Chris Beck still has a scar to remind him of the first time he rode a bike. It was a hot day in the summer of 1979, and Chris took a tumble, meeting the country road he’d been riding a moment before.
Chris’s early injury didn’t deter him from getting back on the bike, and soon enough he was catching air on his BMX bike, riding with his brothers around their backyard trails. The brothers built their own jumps to tackle with their BMX bikes. “No distance was too far to ride if there was air to catch.”
Chris’s passion for going “all in” in competition was born in 7th grade, when he broke the school record for the mile in gym class and resolved to, from then on, do things at the front of the pack.
As a college student, he worked summers in construction. His boss drove a sports car, to which he had had a chromed-out GT Zaskar with mag wheels permanently mounted on the roof rack. The boss said it “made his ride look good,” but Chris had other plans for that bike.

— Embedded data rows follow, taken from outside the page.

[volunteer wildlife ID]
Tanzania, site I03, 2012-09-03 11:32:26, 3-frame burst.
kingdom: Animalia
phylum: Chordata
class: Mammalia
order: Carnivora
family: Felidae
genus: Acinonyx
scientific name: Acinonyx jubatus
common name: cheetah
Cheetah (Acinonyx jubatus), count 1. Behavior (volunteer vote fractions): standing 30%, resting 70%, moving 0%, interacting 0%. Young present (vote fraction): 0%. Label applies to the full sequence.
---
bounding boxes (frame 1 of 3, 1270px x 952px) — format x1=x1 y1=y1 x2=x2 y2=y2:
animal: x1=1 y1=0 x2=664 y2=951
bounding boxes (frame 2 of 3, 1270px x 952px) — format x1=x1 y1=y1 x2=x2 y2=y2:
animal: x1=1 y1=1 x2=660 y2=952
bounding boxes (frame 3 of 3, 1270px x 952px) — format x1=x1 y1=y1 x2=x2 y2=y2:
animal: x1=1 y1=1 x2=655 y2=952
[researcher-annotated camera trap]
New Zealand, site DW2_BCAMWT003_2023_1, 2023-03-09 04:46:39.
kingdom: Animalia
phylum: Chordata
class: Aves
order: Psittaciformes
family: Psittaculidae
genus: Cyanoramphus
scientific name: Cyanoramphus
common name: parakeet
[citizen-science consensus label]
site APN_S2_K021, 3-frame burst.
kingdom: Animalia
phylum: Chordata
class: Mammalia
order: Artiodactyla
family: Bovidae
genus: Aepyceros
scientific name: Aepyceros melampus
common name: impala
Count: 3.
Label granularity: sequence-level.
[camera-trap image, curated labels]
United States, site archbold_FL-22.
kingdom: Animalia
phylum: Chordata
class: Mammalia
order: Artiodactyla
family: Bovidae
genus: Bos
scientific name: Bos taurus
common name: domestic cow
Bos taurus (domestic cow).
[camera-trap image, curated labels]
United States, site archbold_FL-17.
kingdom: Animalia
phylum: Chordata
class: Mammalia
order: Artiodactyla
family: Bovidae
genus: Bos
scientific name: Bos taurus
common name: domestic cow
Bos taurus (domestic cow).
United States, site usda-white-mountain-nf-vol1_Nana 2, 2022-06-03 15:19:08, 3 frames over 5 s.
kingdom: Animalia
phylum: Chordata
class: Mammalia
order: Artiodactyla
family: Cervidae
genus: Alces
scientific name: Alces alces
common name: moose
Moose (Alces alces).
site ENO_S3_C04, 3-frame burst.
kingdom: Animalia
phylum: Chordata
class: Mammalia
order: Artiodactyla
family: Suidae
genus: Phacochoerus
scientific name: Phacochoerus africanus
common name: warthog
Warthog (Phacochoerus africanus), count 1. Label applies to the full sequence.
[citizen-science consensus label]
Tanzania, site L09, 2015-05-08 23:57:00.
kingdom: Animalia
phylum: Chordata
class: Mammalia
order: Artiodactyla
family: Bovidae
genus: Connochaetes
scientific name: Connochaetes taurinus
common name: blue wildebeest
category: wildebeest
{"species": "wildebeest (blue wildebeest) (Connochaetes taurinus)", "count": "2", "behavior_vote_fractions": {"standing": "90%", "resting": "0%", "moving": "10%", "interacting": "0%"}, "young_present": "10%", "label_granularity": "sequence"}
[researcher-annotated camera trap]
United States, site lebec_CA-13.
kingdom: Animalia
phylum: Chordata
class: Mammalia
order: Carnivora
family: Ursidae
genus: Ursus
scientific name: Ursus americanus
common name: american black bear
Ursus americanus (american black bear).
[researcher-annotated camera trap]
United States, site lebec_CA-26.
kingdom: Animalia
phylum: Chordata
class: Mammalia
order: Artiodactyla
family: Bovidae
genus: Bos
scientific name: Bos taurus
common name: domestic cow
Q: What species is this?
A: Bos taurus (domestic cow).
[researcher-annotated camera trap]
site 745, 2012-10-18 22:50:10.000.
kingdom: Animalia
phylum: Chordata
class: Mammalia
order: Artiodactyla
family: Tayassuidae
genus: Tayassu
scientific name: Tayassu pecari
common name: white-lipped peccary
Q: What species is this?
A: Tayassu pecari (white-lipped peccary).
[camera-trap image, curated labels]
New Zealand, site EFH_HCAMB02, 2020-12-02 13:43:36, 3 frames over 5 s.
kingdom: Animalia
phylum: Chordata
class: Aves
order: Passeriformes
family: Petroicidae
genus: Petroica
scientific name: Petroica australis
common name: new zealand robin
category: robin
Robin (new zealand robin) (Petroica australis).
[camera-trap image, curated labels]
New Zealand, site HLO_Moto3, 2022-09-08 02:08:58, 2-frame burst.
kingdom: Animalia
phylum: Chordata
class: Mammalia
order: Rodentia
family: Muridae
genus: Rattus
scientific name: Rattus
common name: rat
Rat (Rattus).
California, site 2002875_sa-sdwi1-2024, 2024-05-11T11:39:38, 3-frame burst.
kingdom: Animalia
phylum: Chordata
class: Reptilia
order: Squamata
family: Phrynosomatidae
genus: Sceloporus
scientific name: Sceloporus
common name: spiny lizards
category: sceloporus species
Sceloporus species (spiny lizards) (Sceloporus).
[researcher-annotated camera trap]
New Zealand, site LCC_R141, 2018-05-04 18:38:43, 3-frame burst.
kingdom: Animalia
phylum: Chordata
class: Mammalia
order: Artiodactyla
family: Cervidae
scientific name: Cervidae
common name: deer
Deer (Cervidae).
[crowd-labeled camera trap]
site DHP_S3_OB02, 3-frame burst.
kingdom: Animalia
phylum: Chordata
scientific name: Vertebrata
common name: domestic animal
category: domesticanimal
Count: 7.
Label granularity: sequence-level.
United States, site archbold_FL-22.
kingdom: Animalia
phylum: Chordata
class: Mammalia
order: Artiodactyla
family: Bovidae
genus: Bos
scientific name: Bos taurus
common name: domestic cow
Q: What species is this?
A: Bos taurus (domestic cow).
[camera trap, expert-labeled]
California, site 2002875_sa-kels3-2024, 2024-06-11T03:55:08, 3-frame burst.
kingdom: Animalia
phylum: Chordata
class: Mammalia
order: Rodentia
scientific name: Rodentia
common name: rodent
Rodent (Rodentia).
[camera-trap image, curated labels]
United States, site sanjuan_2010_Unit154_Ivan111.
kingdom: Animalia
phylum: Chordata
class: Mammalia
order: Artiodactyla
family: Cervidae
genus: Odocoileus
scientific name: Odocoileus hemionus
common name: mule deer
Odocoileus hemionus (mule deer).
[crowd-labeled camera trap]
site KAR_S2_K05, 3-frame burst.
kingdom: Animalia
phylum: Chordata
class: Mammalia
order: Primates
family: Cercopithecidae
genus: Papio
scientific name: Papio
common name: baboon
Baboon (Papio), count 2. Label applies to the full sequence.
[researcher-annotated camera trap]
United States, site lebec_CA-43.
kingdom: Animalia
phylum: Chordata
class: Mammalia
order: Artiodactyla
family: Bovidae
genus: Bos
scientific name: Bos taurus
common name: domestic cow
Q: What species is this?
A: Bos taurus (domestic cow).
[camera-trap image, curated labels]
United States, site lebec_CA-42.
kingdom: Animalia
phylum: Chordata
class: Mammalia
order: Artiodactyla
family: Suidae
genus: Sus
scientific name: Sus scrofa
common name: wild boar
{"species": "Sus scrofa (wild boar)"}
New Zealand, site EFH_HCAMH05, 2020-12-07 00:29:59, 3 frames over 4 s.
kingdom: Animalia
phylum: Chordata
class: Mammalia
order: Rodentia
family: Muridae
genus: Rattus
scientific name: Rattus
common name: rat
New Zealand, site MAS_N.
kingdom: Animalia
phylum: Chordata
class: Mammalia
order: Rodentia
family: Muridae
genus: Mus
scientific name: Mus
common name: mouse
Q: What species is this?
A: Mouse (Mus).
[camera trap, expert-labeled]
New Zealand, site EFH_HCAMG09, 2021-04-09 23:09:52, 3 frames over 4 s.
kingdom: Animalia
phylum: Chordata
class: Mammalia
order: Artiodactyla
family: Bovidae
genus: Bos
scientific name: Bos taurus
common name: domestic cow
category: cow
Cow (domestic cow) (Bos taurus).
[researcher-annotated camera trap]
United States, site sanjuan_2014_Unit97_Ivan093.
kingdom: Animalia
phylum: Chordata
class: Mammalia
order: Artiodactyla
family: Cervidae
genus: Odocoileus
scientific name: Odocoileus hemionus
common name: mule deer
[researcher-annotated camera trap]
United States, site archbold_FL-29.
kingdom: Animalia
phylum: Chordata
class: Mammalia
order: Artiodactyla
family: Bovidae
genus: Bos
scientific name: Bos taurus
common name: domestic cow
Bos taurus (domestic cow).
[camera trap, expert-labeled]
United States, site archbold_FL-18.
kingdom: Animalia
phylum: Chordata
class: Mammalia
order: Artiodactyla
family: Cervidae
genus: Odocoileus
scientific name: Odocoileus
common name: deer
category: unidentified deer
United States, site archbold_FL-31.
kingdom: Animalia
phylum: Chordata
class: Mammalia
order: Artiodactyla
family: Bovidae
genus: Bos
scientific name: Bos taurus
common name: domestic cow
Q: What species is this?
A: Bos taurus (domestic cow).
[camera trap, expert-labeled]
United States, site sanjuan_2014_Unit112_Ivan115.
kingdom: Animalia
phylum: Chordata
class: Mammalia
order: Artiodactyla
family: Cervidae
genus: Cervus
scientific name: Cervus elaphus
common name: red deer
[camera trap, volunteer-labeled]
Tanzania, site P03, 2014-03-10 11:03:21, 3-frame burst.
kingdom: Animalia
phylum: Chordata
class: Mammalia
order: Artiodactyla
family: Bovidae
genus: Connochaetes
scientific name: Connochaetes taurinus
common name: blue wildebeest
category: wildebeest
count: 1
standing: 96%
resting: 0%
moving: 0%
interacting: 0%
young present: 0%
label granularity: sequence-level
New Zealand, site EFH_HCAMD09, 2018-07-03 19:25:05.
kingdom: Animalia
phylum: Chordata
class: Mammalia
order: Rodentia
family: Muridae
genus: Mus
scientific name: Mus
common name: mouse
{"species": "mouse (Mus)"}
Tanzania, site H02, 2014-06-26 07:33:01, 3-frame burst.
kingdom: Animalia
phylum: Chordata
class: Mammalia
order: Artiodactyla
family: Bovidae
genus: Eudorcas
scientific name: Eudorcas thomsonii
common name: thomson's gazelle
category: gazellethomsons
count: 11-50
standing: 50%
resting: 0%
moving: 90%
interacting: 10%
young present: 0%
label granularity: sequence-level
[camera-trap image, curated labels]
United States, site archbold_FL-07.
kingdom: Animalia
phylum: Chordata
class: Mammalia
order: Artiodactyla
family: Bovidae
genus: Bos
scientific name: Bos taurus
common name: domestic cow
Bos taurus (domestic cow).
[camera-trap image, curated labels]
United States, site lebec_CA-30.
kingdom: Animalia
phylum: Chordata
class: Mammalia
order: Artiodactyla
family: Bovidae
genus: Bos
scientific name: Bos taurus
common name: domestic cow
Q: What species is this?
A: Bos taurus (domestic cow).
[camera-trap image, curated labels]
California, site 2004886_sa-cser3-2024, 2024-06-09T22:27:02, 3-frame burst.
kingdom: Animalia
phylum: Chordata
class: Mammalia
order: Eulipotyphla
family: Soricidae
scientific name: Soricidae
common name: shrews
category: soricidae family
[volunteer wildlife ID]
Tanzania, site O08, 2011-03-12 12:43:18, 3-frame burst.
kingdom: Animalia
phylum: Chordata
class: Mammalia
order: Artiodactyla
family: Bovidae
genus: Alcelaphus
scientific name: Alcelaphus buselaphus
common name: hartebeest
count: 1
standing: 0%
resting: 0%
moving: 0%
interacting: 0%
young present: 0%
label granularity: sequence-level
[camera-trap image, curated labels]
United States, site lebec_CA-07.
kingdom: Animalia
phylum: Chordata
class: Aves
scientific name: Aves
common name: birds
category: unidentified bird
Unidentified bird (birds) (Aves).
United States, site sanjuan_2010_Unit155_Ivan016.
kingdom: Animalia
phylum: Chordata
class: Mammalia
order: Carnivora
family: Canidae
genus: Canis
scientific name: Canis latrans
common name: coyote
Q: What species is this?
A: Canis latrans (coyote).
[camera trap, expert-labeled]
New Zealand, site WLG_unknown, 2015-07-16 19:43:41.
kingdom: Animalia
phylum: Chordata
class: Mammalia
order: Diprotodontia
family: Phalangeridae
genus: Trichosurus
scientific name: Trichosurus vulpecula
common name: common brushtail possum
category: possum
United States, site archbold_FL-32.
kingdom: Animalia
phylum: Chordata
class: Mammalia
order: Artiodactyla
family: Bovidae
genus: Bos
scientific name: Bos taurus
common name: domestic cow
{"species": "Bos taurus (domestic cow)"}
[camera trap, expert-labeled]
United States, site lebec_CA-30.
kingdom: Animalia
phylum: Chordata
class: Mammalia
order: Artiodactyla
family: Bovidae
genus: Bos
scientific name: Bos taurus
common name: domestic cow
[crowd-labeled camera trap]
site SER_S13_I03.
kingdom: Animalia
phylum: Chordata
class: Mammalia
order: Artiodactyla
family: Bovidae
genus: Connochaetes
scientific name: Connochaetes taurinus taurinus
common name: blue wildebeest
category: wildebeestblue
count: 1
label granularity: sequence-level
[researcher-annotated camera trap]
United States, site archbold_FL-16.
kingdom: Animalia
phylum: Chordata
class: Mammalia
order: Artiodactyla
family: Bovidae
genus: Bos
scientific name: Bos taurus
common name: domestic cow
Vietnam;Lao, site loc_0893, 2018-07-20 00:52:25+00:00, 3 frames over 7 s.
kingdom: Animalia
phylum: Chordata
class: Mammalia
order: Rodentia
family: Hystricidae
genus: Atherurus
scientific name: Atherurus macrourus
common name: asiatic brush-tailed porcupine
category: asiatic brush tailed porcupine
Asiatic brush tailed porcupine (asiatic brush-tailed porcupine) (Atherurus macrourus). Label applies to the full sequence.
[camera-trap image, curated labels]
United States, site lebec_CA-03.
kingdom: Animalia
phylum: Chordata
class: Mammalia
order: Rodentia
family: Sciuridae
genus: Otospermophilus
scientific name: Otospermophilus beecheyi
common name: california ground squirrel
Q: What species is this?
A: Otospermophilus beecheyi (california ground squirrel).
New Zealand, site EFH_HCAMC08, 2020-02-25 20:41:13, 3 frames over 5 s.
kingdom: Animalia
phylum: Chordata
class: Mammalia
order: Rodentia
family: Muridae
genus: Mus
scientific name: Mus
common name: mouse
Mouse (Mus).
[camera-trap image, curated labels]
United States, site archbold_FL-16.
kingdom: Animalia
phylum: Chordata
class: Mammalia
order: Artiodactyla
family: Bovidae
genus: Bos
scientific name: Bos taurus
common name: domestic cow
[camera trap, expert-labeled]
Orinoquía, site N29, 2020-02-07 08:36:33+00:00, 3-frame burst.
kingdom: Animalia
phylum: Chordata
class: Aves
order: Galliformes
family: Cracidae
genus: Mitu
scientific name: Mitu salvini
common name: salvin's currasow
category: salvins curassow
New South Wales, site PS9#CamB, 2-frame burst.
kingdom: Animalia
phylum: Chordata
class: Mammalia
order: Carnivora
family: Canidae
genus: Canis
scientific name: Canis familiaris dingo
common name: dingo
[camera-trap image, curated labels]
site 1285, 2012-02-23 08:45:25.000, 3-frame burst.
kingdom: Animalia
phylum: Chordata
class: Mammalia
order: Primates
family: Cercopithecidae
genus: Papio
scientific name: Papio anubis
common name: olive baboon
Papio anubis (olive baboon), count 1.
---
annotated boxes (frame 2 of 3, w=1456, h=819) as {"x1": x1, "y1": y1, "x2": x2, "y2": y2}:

A month’s wages later, he was shredding the local trails after work every day with that bike that had, until then, been an eccentric hood ornament.
In 2000, Chris rode in his first race, the Susquehanna Scorcher, on his beloved GT Zaskar, and won.
“I pulled a wheelie as I crossed the finish line and fell off the back of the bike. I still can’t pull a proper wheelie.”
After some years of success in MTB, Chris set his sights on the Tour de France, shaved his legs, joined the Trek/VW p/b Joe’s Bike Shop road racing team, and quickly became a hilly road race specialist.
Never content to idle in one specialty too long, Chris rediscovered his love of the trails after a few years riding circles on the pavement of parking lots. He began racing the MTB circuit in hopes of joining the Trek/VW mountain squad.
“For a few years I chased Chris Eatough, Jeremiah Bishop, and a few other superstars of the sport around the east coast, eventually growing tired of 3rd place. Then I discovered that I had a knack for endurance.”
Chris trained like mad with good friend and 6-time 24-hour world champion Chris Eatough, and catapulted himself to the top of the 100 miles racing scene. The NUE series was born.
Soon after reaching the highest point in his racing career, Chris welcomed his daughter Charlotte in 2009. He’s since been focused on building a coaching business, through which his athletes become his greatest connection the the sport he loves so much.